Gus Dur Mengabdi
SEPULANG belajar di Timur Tengah dan
pengembaraannya di Eropa akhir tahun 1970-an, Gus Dur lebih banyak bergelut di
pesantren Tebuireng: mengajar dan menulis. Meski tinggal jauh dari Jakarta,
tapi khalayak luas mulai mengenalnya. Tiada lain lewat tulisan-tulisannya yang
cemerlang di berbagai media massa.
Sebuah lembaga penelitian di Jakarta LP3ES mulai memenfaatkan pemikirannya guna
mengembangkan lembaga penelitian dan pengembangan itu. Kemudian Lembaga Ilmu
Pengetahuan Indonesia (LIPI) juga banyak menggunakan jasanya untuk melaksanakan
berbagai riset unggulan. Tidak hanya itu, Dewan Kesenian Jakarta (DKJ) tak mau
ketinggalan, mengangkatnya sebagai ketua.
Ketika NU sedang mengalami berbagai
kemerosotan, membutuhkan pemimpin muda yang bisa membawa penyegaran, maka pilihan
para ulama jatuh ke tangan Abdurrahman Wahid. Saat menjadi ketua umum PBNU
1984, pekerjaan Gus Dur sebagai peneliti, kolumnis dan dunia kesenian tetap
dijalankan seperti biasa.
Namanya yang semakin melangit, juga tidak mengubah gaya hidupnya. Ia menempuh
cara hidup yang biasa pula, serba informal, santai, akrab dan bersahabat dengan
siapa saja. Seolah tak ada yang berubah darinya waluapun jabatan pimpinan
tertinggi organisasi ulama itu diembannya.
Jika Gus Dur butuh mengomunikasikan berbagai idenya pada para kiai dan sejawat
lainnya di berbagai tempat, dijalaninya sendiri. Misalnya ketika menemui Gus
Mus di Pesantren Rembang, Gus Dur ke sana sendiri dengan menggunakan bus umum.
Sewaktu Gus Dur diundangan lokakarya di sebuah pesantren di Cilacap, juga
menggunakan bus saja. Setelah di terminal, lalu ia menyambung dengan angkot dan
kemudian dilanjutkan dengan naik becak. Dia datang dengan membawa segepok map
berisi makalah dan foto kopi kliping sebagai bahan ceramahnya.

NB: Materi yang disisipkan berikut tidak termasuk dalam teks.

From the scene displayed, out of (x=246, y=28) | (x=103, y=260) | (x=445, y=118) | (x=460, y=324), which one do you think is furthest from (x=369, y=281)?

Itu masih mending. Suatau hari, di tahun 1985, Gus Dur mengunjungi sahabatnya,
KH Muhammad Jinan di Gunung Balak Lampung. Setelah naik bus Jakarta-Lampung,
lalu naik angkot, ia meneruskan dengan berjalan kaki sepanjang empat kilo
meter. Jalan menuju pesantren memang hanya setapak. Coba bayangkan, Gus Dur
jalan kaki dengan badan tambun, kacamata tebal, sementara jalan berbatu. Tapi
Gus Dur menjalaninya dengan enteng, bahkan ceria.
Banyak orang terbelalak melihat kebersahajaan pemimpinnya itu. Gus Dur memang
memosisikan dirinya sebagai pemimpin. Pemimpin yang memberi contoh. Pemimpin
yang menaungi siapa saja. Pemimpin yang rame ing gawe, sepi ing pamrih.
Pemimpin yang berempati.
Gus Dur tidak menempatkan diri sebagai pembesar yang harus disanjung dan
dihormati. Gus Dur tidak melengkapi dirinya dengan fasilitas lengkap dan
nyaman.
Gus Dur memang memilih untuk mengabdi, sehingga lebih banyak memberi dari pada
menuntut pelayanan.
Semua itu dilakukan oleh Gus Dur dengan penuh semangat. Pasalanya, Gus Dur
didorong oleh ide-ide besar dan dibakar oleh semangat juang yang berapi-api,
sehingga hal-hal kecil yang bersifat duniawi itu diabaikan begitu saja.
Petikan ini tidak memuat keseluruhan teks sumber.